Continue the walkthrough below on load testing a Django store with Locust and AppSignal, starting right after its last sentence.

Excerpted passage:

---*---

In locustfile.py, users primarily visit the product detail page, followed by the checkout page, and occasionally return to the homepage. This pattern aims to mimic realistic user behavior during a sale.

Before running Locust, ensure you have a product with the smartphone slug in the Django app. If you don't, go to /admin/store/product/ and create one.

Defining Acceptable Response Times

Before we start, let's define what we consider an acceptable response time. For a smooth user experience, we aim for:

• Homepage and product detail pages: under 1 second.
• Checkout page: under 1.5 seconds (due to typically higher complexity).

These targets ensure users experience minimal delay, keeping their engagement high.

Conducting the Test and Monitoring Results

With our Locust test ready, we run it to simulate the 500 users and observe the results in real time. Here's how:

• Start the Locust test by running locust -f locustfile.py in your terminal, then open http://localhost:8089 to set up and start the simulation. Set the Number of Users to 500 and set the host to http://127.0.0.1:8000
• Monitor performance in both Locust's web interface and AppSignal. Locust shows us request rates and response times, while AppSignal provides deeper insights into our Django app's behavior under load.

After running Locust, you can find information about the load test in its dashboard:

Now, go to your application page in AppSignal. Under the Performance section, click on Actions and you should see something like this:

• Mean: This is the average response time for all the requests made to a particular endpoint. It provides a general idea of how long it takes for the server to respond. In our context, any mean response time greater than 1 second could be considered a red flag, indicating that our application's performance might not meet user expectations for speed.

---*---

Data supplied:

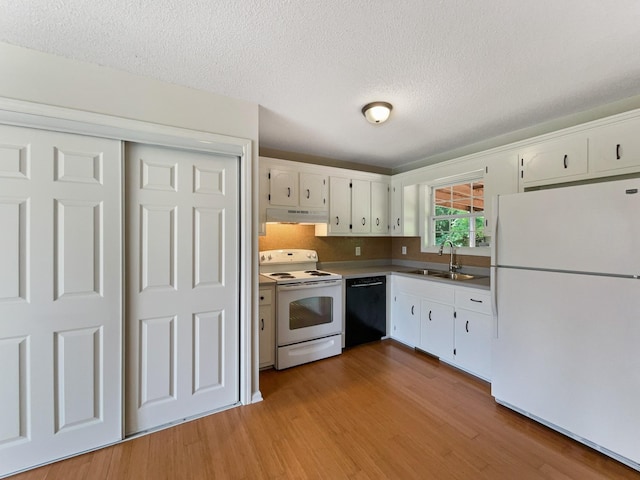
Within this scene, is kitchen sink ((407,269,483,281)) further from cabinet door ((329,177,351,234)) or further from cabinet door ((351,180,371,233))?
cabinet door ((329,177,351,234))

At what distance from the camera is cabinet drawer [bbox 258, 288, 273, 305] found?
9.22ft

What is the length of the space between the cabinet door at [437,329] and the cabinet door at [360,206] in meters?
1.22

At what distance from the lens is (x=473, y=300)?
8.91 ft

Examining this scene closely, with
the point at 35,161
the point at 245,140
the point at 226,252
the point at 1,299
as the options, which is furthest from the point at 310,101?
the point at 1,299

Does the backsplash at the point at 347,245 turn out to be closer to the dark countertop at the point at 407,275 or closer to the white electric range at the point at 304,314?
the dark countertop at the point at 407,275

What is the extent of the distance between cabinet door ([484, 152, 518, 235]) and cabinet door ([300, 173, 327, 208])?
174 centimetres

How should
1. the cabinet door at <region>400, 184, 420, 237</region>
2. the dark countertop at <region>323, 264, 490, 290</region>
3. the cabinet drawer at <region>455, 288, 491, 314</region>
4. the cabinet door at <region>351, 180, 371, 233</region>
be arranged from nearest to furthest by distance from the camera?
the cabinet drawer at <region>455, 288, 491, 314</region>
the dark countertop at <region>323, 264, 490, 290</region>
the cabinet door at <region>351, 180, 371, 233</region>
the cabinet door at <region>400, 184, 420, 237</region>

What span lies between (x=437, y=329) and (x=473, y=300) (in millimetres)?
571

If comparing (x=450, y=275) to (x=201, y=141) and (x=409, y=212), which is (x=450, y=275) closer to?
(x=409, y=212)

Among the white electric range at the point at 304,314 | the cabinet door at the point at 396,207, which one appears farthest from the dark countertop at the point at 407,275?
the cabinet door at the point at 396,207

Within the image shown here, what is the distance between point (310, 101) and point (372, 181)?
73.4 inches

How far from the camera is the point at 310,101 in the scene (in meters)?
2.25

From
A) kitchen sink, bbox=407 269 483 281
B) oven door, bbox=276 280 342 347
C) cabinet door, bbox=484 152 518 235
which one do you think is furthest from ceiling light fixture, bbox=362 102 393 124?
kitchen sink, bbox=407 269 483 281

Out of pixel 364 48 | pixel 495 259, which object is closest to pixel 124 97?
pixel 364 48
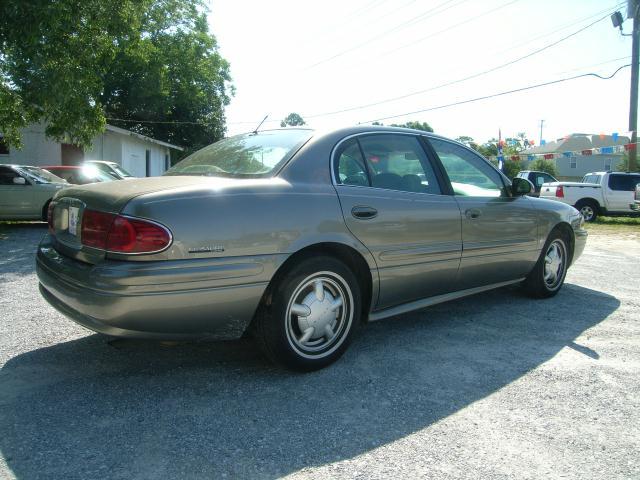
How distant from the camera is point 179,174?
3.54 meters

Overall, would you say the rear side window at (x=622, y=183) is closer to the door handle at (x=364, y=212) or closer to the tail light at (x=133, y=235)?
the door handle at (x=364, y=212)

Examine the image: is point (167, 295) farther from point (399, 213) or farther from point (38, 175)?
point (38, 175)

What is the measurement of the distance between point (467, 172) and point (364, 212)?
56.5 inches

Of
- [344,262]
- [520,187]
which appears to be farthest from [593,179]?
[344,262]

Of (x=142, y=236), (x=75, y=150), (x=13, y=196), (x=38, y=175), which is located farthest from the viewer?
(x=75, y=150)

---*---

Response area:
• 90th Percentile: This is the response time at the 90th percentile. For example, for GET store/, we have 7 ms, which means 90% of requests are completed in 7 ms or less.
• Throughput: The number of requests handled per second.

Now let's click on the Graphs under Performance:

We need to prepare our site for the New Year sales, as response times might exceed our targets. Here's a simplified plan:

• Database Queries: Slow queries often cause performance issues.
• Static Assets: Ensure static assets are properly cached. Use a CDN for better delivery speeds.
• Application Resources: Sometimes, the solution is as straightforward as adding more RAM and CPUs.

Database Operations

Understanding Database Performance Impact

When it comes to web applications, one of the most common sources of slow performance is database queries. Every time a user performs an action that requires data retrieval or manipulation, a query is made to the database.

If these queries are not well-optimized, they can take a considerable amount of time to execute, leading to a sluggish user experience. That's why it's crucial to monitor and optimize our queries, ensuring they're efficient and don't become the bottleneck in our application's performance.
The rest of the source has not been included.